=== Document text ===
The Last Spell: The Board Game is one of those rare games that I can be unapologetically negative about. Contrary to what you might think reading some of my reviews, while I can be critical, I generally try to understand what the design was attempting to accomplish and if it accomplished that goal.
The Last Spell: The Board Game successfully accomplishes the aim of adapting a video game into a board game at what appears to be a 1:1 level of fidelity. Unfortunately, because of this, there is almost zero reason to play the board game adaptation.
This game is a waste of time.
Is there a good thing, Thomas?
Well, the aesthetics are kinda cool. I guess?
The premise of the game is that some wizards cast a big spell that killed nearly everything in the world, and the remnants group together in small towns bravely defending themselves against the dying of the light or some such thing. There’s purple mist. There’s a pixel art style that is very Dark Super Nintendo. Reminds me a bit of Super Boss Monster, and the text is reasonably easy to read. The miniatures for the player heroes are cool.

Unfortunately, beyond that, everything else is a travesty.
===
● **Exercises**:
(1) Summarize the review in two sentences.
(2) Answer these questions about the review, one line each:
(a) At what level of fidelity does the game appear to adapt the video game?
(b) According to the premise, what did the wizards' big spell do?
(c) Which game does the art style remind the reviewer of?
(3) Print the part of the review starting at "The premise of" and ending at "is a travesty.".
=== Entries shown ===
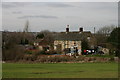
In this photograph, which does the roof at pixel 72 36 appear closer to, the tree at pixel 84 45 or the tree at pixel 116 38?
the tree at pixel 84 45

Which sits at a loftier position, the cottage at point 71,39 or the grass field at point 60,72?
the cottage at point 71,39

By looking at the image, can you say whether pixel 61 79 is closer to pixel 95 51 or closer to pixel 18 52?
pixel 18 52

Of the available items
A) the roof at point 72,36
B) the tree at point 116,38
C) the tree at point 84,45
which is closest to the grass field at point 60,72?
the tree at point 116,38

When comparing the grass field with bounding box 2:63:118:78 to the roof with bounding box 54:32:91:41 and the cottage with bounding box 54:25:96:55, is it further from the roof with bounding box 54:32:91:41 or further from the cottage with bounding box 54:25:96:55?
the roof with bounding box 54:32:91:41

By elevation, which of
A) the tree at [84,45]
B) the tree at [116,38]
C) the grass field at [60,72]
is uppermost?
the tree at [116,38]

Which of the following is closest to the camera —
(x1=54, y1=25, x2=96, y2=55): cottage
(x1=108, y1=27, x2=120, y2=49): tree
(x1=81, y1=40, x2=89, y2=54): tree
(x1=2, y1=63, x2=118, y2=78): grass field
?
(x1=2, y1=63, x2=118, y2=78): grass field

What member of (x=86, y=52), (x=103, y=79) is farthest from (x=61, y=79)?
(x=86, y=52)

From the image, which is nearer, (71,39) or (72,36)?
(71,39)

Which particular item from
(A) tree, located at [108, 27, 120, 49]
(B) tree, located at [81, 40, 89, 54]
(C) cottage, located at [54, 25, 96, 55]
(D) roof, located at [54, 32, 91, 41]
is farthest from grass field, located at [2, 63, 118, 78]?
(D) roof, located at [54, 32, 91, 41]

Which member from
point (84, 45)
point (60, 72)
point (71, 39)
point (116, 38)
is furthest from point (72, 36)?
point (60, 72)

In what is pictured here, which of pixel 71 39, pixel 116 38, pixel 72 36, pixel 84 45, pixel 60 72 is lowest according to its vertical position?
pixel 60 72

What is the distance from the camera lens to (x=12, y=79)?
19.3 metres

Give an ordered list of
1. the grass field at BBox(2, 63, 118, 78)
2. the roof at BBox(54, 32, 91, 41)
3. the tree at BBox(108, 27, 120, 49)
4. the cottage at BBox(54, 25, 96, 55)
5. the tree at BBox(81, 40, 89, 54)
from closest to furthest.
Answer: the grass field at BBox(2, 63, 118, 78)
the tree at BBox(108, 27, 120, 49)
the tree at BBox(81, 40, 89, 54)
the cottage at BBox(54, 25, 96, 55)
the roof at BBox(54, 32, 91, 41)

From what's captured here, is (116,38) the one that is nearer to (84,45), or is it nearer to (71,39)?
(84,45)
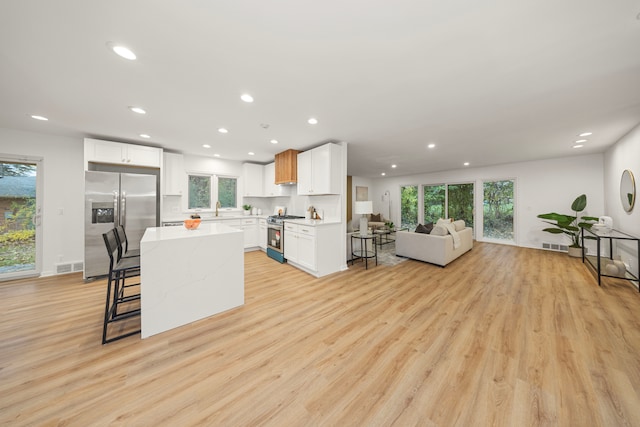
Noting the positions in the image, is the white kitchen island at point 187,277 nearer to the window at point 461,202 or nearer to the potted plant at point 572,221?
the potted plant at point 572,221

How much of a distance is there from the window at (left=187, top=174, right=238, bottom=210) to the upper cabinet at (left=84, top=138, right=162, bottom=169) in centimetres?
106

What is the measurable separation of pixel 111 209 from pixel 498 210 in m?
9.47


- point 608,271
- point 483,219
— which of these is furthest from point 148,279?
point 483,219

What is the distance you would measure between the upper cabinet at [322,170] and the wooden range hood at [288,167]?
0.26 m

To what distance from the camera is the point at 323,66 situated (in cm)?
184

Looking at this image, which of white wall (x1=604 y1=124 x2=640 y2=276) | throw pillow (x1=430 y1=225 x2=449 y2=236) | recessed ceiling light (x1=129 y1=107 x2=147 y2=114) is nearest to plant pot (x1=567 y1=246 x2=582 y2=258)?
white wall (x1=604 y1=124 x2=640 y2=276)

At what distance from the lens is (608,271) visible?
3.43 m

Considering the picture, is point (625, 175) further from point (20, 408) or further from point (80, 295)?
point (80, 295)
===
=== Entries shown ===
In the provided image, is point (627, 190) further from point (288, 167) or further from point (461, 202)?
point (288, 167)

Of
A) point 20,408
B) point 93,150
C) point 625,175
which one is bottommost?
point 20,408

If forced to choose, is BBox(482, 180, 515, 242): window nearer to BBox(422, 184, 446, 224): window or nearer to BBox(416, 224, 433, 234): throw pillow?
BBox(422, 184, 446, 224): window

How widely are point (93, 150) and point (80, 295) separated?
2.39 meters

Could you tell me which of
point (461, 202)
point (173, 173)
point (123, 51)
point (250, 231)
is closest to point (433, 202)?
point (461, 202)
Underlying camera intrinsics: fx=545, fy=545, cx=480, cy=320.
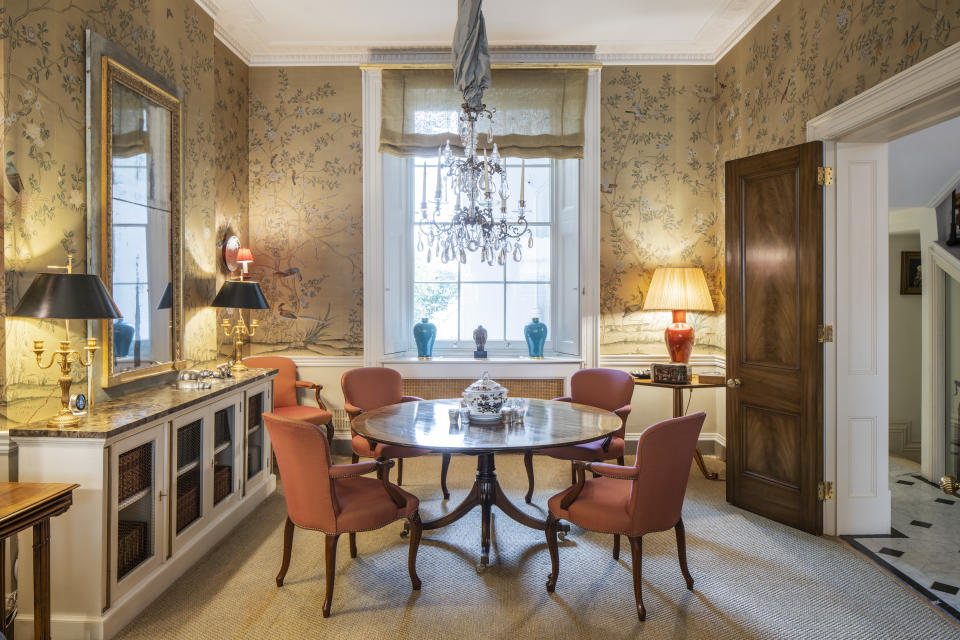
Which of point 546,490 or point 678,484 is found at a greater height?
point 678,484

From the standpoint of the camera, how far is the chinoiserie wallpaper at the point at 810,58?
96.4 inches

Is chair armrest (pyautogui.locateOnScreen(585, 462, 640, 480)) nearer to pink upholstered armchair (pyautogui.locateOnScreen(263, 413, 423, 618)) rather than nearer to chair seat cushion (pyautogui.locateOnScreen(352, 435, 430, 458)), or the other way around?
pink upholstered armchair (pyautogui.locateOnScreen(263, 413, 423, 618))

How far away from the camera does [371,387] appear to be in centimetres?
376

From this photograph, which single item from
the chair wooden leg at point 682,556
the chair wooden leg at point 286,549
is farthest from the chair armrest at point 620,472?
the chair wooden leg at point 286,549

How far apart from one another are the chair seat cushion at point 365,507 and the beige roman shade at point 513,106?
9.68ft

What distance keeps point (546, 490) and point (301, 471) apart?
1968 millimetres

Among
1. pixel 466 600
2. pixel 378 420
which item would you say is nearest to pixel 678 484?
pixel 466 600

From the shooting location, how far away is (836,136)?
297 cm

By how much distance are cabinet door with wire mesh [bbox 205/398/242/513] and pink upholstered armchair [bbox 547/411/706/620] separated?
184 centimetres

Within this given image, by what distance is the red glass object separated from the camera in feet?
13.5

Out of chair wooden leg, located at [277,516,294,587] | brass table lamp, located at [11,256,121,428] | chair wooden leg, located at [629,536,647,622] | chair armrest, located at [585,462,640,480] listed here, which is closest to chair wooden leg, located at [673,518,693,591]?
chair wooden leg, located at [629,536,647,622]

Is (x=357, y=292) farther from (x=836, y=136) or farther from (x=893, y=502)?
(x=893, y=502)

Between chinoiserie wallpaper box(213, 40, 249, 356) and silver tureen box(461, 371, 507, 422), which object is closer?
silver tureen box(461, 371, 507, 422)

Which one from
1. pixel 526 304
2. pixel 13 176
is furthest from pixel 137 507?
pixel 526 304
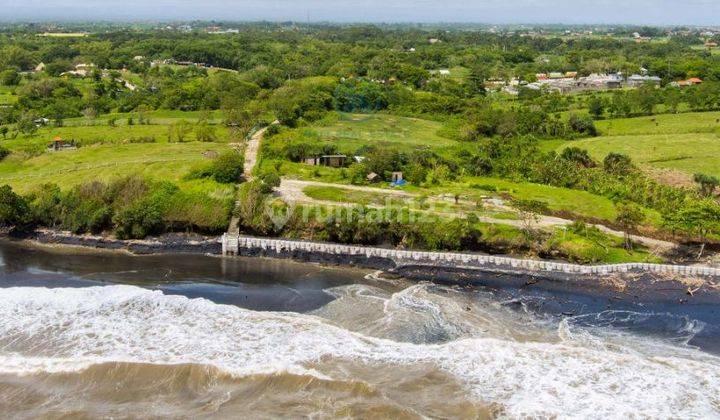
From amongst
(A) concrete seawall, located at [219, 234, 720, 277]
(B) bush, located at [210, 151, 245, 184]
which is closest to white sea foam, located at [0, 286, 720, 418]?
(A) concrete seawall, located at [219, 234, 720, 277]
===
=== Entries shown ===
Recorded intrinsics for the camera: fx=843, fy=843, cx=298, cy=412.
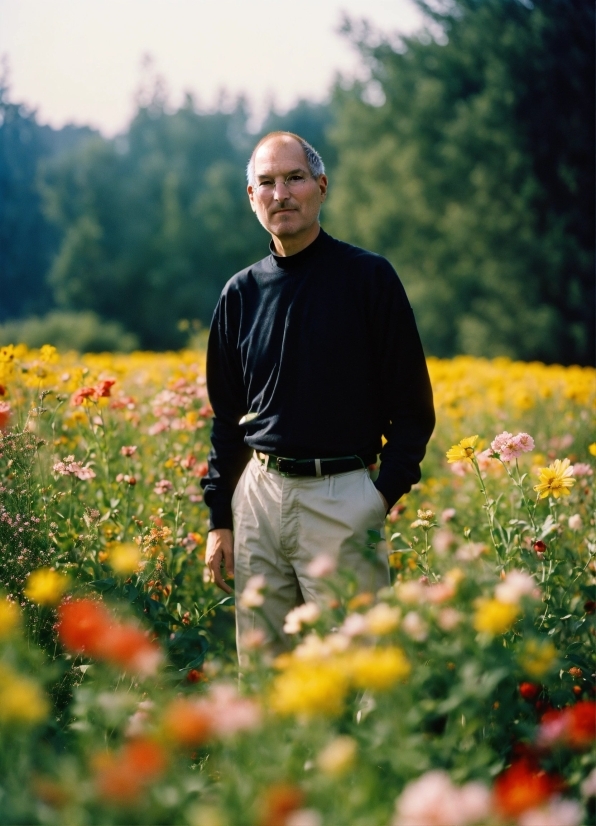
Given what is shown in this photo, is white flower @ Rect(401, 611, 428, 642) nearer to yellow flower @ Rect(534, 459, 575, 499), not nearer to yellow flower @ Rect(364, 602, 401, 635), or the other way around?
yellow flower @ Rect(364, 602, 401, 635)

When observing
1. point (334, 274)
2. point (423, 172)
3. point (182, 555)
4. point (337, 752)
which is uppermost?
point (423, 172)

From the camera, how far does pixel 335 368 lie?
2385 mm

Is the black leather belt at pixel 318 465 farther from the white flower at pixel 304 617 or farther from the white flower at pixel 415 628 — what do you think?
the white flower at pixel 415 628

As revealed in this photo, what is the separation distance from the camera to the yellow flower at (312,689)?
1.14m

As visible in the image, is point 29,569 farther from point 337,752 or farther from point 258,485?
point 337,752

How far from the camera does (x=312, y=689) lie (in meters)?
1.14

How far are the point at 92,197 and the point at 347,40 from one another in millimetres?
===
● **Correct answers**:
(1) The review says The Last Spell: The Board Game adapts its video game at what appears to be a 1:1 level of fidelity, which leaves almost zero reason to play the board game version. Its only praise is for the aesthetics, such as the pixel art style and the miniatures for the player heroes, and it calls everything else a travesty.

(2)
(a) A 1:1 level of fidelity.
(b) It killed nearly everything in the world.
(c) Super Boss Monster.

(3)
The premise of the game is that some wizards cast a big spell that killed nearly everything in the world, and the remnants group together in small towns bravely defending themselves against the dying of the light or some such thing. There’s purple mist. There’s a pixel art style that is very Dark Super Nintendo. Reminds me a bit of Super Boss Monster, and the text is reasonably easy to read. The miniatures for the player heroes are cool.

Unfortunately, beyond that, everything else is a travesty.